The need for social profiling of domestic consumers for flexibility

Sonja Oliveira1, Anna Chatzimichali2 and Ed Atkins3

1 Department of Architecture, University of Strathclyde, Glasgow, UK
2 Department of Engineering, University of Bath, Bath, UK
3 School of Geographical Sciences, University of Bristol, Bristol, UK

*Corresponding author
sonja.dragojlovic-oliveira@strath.ac.uk (S. Oliveira)

 

The roles of consumers in future domestic electrification and flexibility programmes are needing more nuanced discussion and engagement.

There has been long term established thinking in the energy field about residents as passive consumers. A lot of narratives and thinking in flexibility programmes promote the need to incentivise, inform and increase confidence of the consumer in new domestic energy technologies. This is without really understanding who the consumer is, their energy priorities, individual views on their roles in flexibility and more importantly what this may mean in context of neighbourhood and community.

A rethink is necessary: particularly in light of energy price rises making successive headlines and this week’s budget announcements for improving household energy efficiency and the decarbonisation of household heating.

Under the new government, net zero is an economic mission as much as it is a technical one. As a result, calls for flexibility and prioritisation of investment is not just a technical grid or energy market issue, it is a neighbourhood issue. Nor is it a policy development focused on fuel poverty exclusively. Instead, we must move to understand these topics as at he intersection of climate and net zero, social and environmental inclusion, and community-based approaches.
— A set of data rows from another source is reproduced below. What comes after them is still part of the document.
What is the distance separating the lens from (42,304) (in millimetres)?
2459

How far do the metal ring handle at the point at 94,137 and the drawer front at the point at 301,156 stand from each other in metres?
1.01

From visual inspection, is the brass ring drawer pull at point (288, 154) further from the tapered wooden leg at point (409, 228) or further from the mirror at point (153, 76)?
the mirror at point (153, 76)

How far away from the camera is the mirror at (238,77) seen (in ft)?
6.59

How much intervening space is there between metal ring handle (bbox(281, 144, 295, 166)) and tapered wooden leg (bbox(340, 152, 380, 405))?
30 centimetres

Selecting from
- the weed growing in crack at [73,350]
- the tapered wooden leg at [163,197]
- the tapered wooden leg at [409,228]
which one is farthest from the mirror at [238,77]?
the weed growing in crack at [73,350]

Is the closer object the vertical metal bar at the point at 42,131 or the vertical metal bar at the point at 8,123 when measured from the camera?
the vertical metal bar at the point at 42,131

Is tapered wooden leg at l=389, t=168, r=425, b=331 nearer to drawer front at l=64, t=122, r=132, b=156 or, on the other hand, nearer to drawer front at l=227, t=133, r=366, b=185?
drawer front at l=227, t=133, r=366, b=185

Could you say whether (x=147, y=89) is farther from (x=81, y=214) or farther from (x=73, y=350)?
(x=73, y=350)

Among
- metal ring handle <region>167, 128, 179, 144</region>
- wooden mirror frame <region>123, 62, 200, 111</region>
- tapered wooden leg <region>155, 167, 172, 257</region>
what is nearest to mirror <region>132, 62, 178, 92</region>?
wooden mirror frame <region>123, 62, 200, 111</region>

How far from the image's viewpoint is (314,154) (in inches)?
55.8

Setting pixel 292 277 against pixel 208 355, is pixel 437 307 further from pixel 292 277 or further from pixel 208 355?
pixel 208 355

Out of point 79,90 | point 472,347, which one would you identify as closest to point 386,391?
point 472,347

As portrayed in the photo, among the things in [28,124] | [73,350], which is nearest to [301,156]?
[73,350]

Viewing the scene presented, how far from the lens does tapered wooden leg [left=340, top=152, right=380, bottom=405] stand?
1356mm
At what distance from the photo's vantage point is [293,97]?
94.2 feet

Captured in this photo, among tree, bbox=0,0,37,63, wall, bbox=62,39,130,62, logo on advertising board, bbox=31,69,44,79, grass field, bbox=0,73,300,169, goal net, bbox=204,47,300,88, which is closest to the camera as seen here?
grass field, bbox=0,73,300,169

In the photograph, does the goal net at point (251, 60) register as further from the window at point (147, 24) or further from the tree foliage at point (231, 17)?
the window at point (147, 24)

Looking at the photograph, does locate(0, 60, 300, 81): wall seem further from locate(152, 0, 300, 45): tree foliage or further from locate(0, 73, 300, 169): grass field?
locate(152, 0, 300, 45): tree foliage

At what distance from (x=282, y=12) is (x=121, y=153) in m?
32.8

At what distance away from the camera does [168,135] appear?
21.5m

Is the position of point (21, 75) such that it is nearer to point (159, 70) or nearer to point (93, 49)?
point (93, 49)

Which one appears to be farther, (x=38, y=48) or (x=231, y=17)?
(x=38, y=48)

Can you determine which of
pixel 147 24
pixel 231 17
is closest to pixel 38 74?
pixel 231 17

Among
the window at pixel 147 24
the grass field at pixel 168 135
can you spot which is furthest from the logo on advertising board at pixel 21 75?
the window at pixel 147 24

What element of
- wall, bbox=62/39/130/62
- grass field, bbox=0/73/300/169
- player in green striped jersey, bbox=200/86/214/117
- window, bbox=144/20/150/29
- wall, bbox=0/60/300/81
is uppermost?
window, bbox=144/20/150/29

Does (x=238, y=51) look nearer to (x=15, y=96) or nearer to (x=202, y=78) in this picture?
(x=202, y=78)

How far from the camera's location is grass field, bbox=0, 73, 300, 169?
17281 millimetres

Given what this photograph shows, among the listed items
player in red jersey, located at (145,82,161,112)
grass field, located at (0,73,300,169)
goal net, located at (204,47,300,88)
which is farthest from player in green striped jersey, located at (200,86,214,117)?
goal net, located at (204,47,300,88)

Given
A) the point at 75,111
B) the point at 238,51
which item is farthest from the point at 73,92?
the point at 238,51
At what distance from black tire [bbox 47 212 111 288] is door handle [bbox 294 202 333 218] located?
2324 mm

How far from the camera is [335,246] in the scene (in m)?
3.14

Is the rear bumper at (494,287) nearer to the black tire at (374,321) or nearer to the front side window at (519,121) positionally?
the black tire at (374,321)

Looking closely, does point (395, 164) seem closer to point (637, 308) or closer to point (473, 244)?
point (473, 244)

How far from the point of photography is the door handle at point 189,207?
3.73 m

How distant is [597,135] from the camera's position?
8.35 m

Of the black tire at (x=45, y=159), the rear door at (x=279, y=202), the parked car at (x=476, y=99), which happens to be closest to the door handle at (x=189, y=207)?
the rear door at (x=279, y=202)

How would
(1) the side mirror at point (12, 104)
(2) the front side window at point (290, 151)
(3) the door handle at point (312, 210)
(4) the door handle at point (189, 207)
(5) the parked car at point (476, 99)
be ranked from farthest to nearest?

Yes, much of academic research has been articulating this for some time but mostly in context of home as an individual unit somehow decontextualised and seen mostly as matter of construction type, income, demography, energy systems. It is more nuanced than that however.

A recent EPSRC funded project led by University of Strathclyde together with Universities of Bath, Bristol and UWE has found that consumers don’t just passively consume energy – they manage it (https://glow.arch.strath.ac.uk/). Their energy management strategies are not only about their priorities, lifestyles, demographics, income and individual home types (as found in research to date) – they are also about how they identified with their neighbours, neighbourhoods and attitudes to climate change.

It was found, through surveys and interviews with over 600 residents in Glasgow and Bristol, that some consumers proactively managed their energy and were willing to flex and shift use to benefit their neighbours. They identified strongly with their neighbourhood, knew their neighbours, socialised regularly. Others who did not strongly identify with their neighbourhoods, tended to be unwilling to flex and shift, had an ad-hoc approach to managing energy and didn’t view climate change as a priority.

What this project indicates, is a need to better understand consumers as active energy users, not just their metered use, income and demographics, but also their view of their neighbourhood and their value. More research is needed that contextualises consumers, not as users of a grid, but neighbours in a connected system – in this instance energy but similar thinking could be applied to other resources like water.

Greater nuanced policy and research discussion is needed to better implement planned programmes, to understand and simulate implications and better prioritise investment. As we witness a new impetus behind decarbonising our homes, we must remain aware of how the residents’ lives and connections (and with them drivers of energy demand) exist beyond bricks and mortar and are, instead, deeply embedded in the communities around them.